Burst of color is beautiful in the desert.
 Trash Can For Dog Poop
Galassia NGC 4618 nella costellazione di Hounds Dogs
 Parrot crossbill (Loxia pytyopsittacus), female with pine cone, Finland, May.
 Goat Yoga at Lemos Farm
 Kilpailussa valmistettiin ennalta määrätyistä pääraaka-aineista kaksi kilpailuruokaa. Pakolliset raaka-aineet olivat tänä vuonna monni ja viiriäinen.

# DIRECTIONS FOR THIS TASK
Give back all of the entries above, unchanged in every word.

# ANSWER
Burst of color is beautiful in the desert.
 Trash Can For Dog Poop
Galassia NGC 4618 nella costellazione di Hounds Dogs
 Parrot crossbill (Loxia pytyopsittacus), female with pine cone, Finland, May.
 Goat Yoga at Lemos Farm
 Kilpailussa valmistettiin ennalta määrätyistä pääraaka-aineista kaksi kilpailuruokaa. Pakolliset raaka-aineet olivat tänä vuonna monni ja viiriäinen.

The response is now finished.